▶ [Task goal]: Without including any images, repeat the data exactly.

▶ [Data below]:
________________________

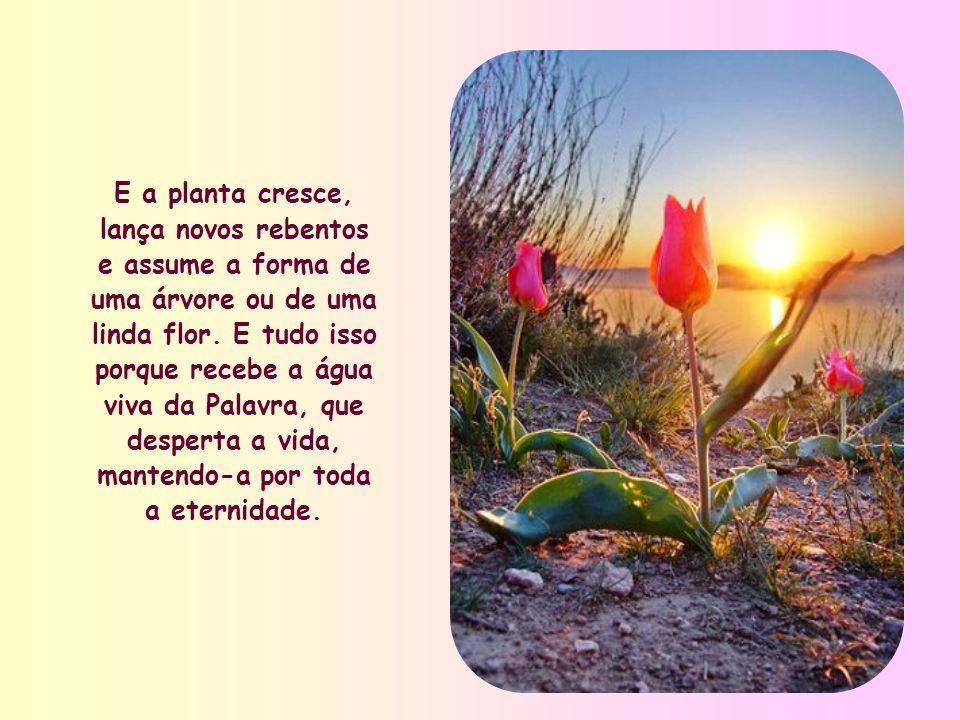 Assim como o deserto floresce somente depois de uma chuva abundante, as sementes plantadas em nós com o batismo só podem germinar se forem regadas pela Palavra de Deus.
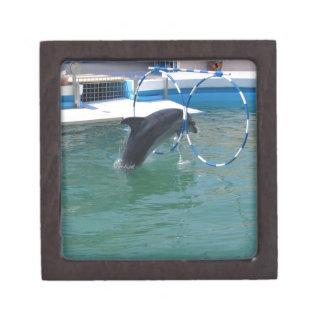 Dolphin Hoop Gift Box
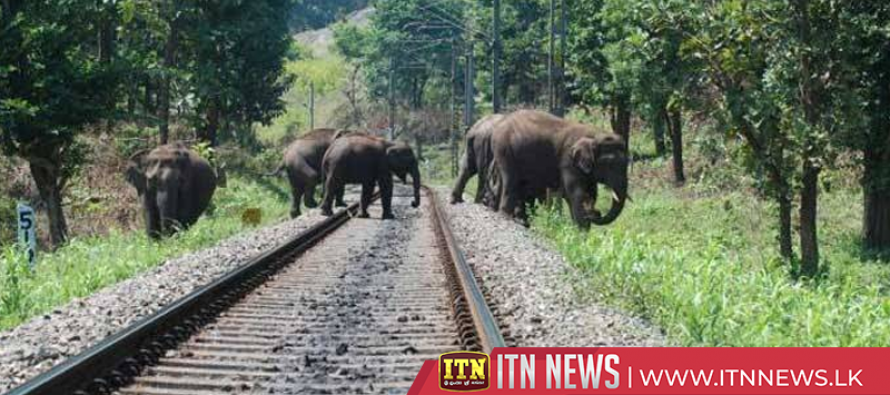 Observationteam appointed to prevent elephant-train collisions begins its work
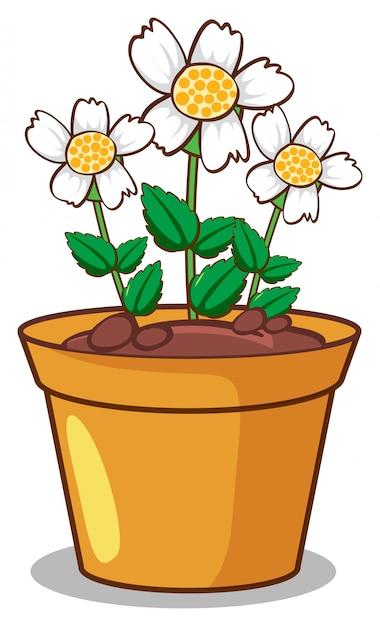 Witte bloemen op wit Gratis Vector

________________________

▶ [Task output]:
 Assim como o deserto floresce somente depois de uma chuva abundante, as sementes plantadas em nós com o batismo só podem germinar se forem regadas pela Palavra de Deus.
 Dolphin Hoop Gift Box
 Observationteam appointed to prevent elephant-train collisions begins its work
 Witte bloemen op wit Gratis Vector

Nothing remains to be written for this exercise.